Optional dependencies:
google perftools (tcmalloc library) - highly recommended, but some versions cause 
        random segfaults at boost library (e.g. the version from ubuntu 15.10 repository)
        - in such cases disable it by passing --without-tcmalloc to configure script.


INSTALLATION

Installation from source is similar to many other packages. In the simplest
case the shell commands `./configure; make; make install' should
configure, build, and install Poliqarp2 (the last command may require 
superuser privileges). For standard installation options see INSTALL file.

The Poliqarp2 configure script accepts the following nonstandard options:

--with[out]-tcmalloc
  This option allows to disable custom allocation methods from
  google perftools. It is optional, but recommended. It can speedup
  the Poliqarp2 by a few percent. It also may save significant amount of memory when 
  the Poliqarp2 is configured to use a large number of threads.

--with-boost-prefix=DIR
  The nonstandard path to boost libraries, similar to the above option for ICU.


BASIC USAGE

Poliqarp2 is a command line/daemon tool. The GUI client is distributed in a separate
package (see the homepage for download).

The tool consists of multiple modules.

* poliqarp_storage - a dedicated, simple database system. Should be running in background
                     for all the time while any other tool is used.
* poliqarp_reader - corpus reading tool.
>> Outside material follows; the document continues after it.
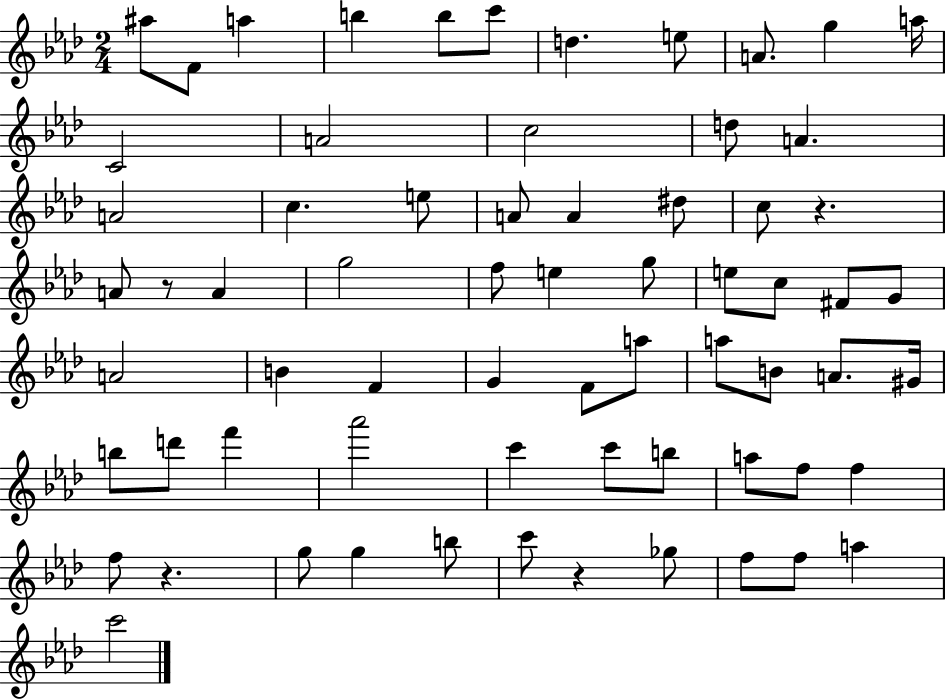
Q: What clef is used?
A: treble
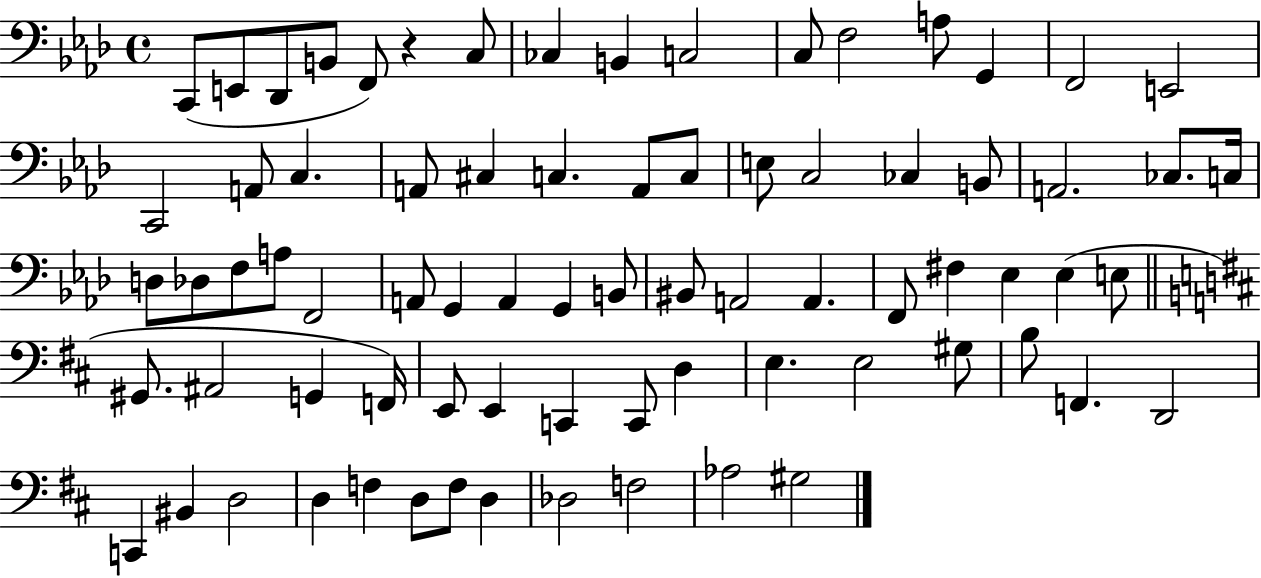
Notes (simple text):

C2/e E2/e Db2/e B2/e F2/e R/q C3/e CES3/q B2/q C3/h C3/e F3/h A3/e G2/q F2/h E2/h C2/h A2/e C3/q. A2/e C#3/q C3/q. A2/e C3/e E3/e C3/h CES3/q B2/e A2/h. CES3/e. C3/s D3/e Db3/e F3/e A3/e F2/h A2/e G2/q A2/q G2/q B2/e BIS2/e A2/h A2/q. F2/e F#3/q Eb3/q Eb3/q E3/e G#2/e. A#2/h G2/q F2/s E2/e E2/q C2/q C2/e D3/q E3/q. E3/h G#3/e B3/e F2/q. D2/h C2/q BIS2/q D3/h D3/q F3/q D3/e F3/e D3/q Db3/h F3/h Ab3/h G#3/h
The input files should be in the .pqz format.
* poliqarp_indexer - corpus indexing tool, processes data loaded into the database by the reader.
* poliqarp_server - search engine server, operates on corpora previously loaded and optionally indexed.

All the above modules accept --help and -h arguments, for which they show invocation documentation.
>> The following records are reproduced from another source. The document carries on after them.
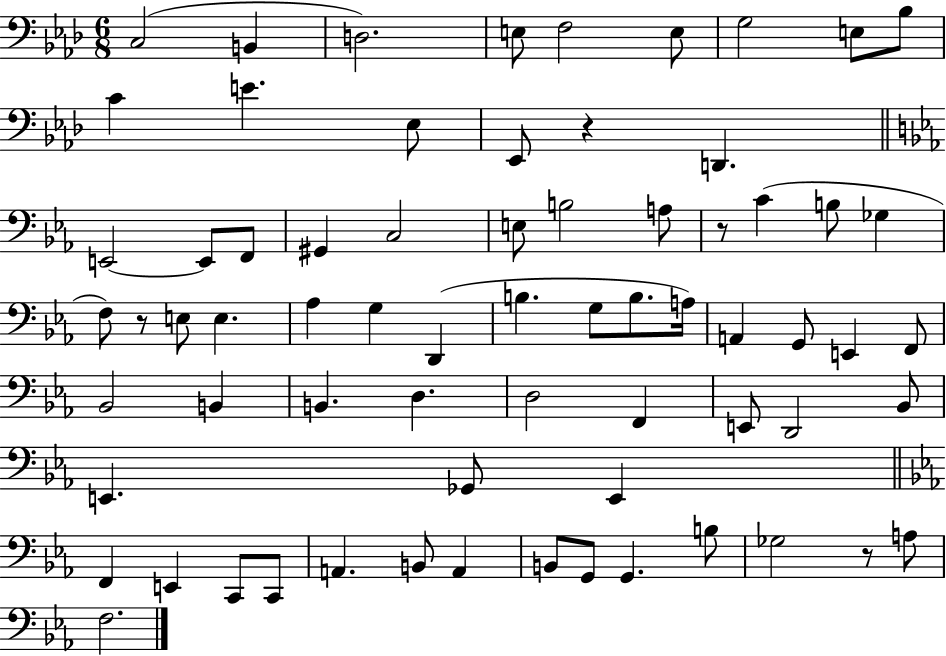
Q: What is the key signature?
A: AES major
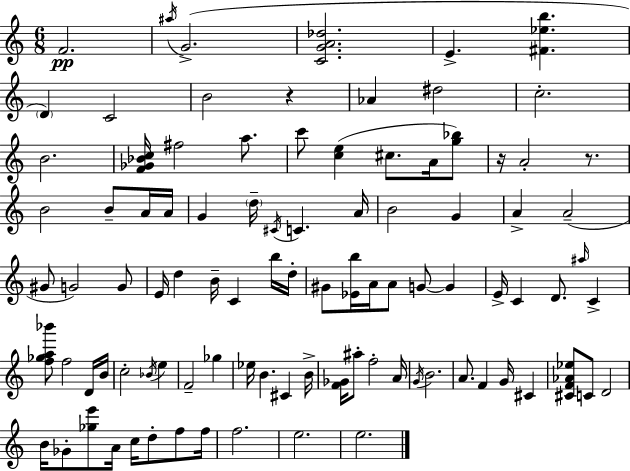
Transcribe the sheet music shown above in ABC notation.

X:1
T:Untitled
M:6/8
L:1/4
K:C
F2 ^a/4 G2 [CGA_d]2 E [^F_eb] D C2 B2 z _A ^d2 c2 B2 [F_G_Bc]/4 ^f2 a/2 c'/2 [ce] ^c/2 A/4 [g_b]/2 z/4 A2 z/2 B2 B/2 A/4 A/4 G d/4 ^C/4 C A/4 B2 G A A2 ^G/2 G2 G/2 E/4 d B/4 C b/4 d/4 ^G/2 [_Eb]/4 A/4 A/2 G/2 G E/4 C D/2 ^a/4 C [f_ga_b']/2 f2 D/4 B/4 c2 _B/4 e F2 _g _e/4 B ^C B/4 [F_G]/4 ^a/2 f2 A/4 G/4 B2 A/2 F G/4 ^C [^CF_A_e]/2 C/2 D2 B/4 _G/2 [_ge']/2 A/4 c/4 d/2 f/2 f/4 f2 e2 e2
All the above modules use a common configuration. By default it is searched in:
$HOME/.poliqarp/poliqarp2.conf

The configuration file is in a JSON format. The example configuration, self-documented
in comments, can be found in examples/ subdirectory in the Poliqarp2 package.

For more detailed documentation see below.


DOCUMENTATION

All the documentation is distributed in a separate package (see the homepage for download).

The end-user's documentation is included in the doc package in user_manual.pdf file.

The operator's documentation, describing administration, corpora importing and
other technical issues is included in the doc package as operator_manual.pdf.


EXAMPLES

See examples directory in the package for an example of global configuration and
per-corpus config (self explained in comments).


FOR DEVELOPERS

The Poliqarp2 search engine exposes a REST API, so it can be easily attached to other tools.
The API is described in api.pdf file in the doc package (in Polish only, sorry).

The Poliqarp2 storage engine (file organization and communication protocol) 
is briefly documented in poliqarp_storage.txt in the doc package (in Polish only, sorry).

Feel free to play around with the sources, modify them and post patches on 
Poliqarp2's bugtracker at sourceforge.